#### Quoted passage ####

Single by Love
- Released: November 21, 2007
- Genre: J-Pop
- Label: avex trax
- Songwriter: Ai Otsuka

Love singles chronology
| "Love no Theme" (2007) | "White choco" (2007) |  |

Ai Otsuka singles chronology
| "Pocket" (2007) |  |  |

Alternative cover
- The CD + DVD Cover

= White Choco =

"White choco" is Ai Otsuka's second (18th overall) single under the avex trax label under her pen name Love, which was released on November 21, 2007.

"White Choco" is the second single that Ai has released about a bunny named Love and under her pen name Love. "White Choco" is a previously unreleased song on her "Momo no hanabira" promotional disc originally entitled "Whiteチョコ" (White Chocolate; White Choko). The single peaked at 78 on the Oricon weekly chart and charted for two weeks.

####

* _Questions to answer_:
1) Decide whether each statement agrees with the page on the single "White choco," answering yes or no and quoting the deciding words of the page: (a) The single came out on the avex trax label. (b) The single reached number 18 on the Oricon weekly chart. (c) The single stayed on the chart for three weeks.
2) Please put this sentence from the page on the single "White choco" into Spanish: "The single peaked at 78 on the Oricon weekly chart and charted for two weeks."

#### Stored data ####

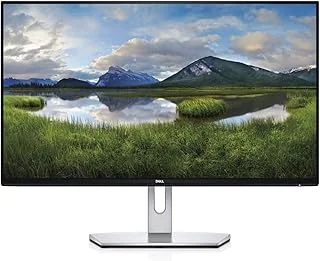 Dell S2719H 27インチのサムネイル画像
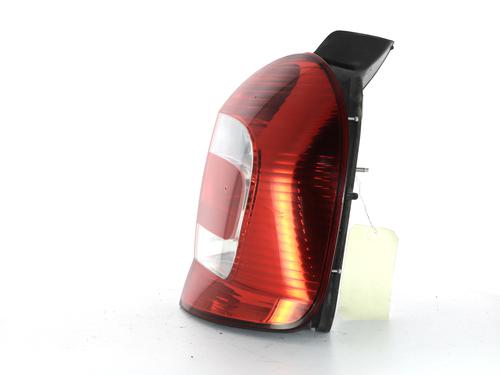 Right taillight RENAULT MODUS / GRAND MODUS (F/JP0_) 1.5 dCi 75 | BP36874765C35  - Image 5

####

* _Answers by task_:
1)
(a) Yes: "Label: avex trax"
(b) No: "The single peaked at 78 on the Oricon weekly chart"
(c) No: "charted for two weeks"

2) El sencillo alcanzó el puesto 78 en la lista semanal de Oricon y permaneció en ella durante dos semanas.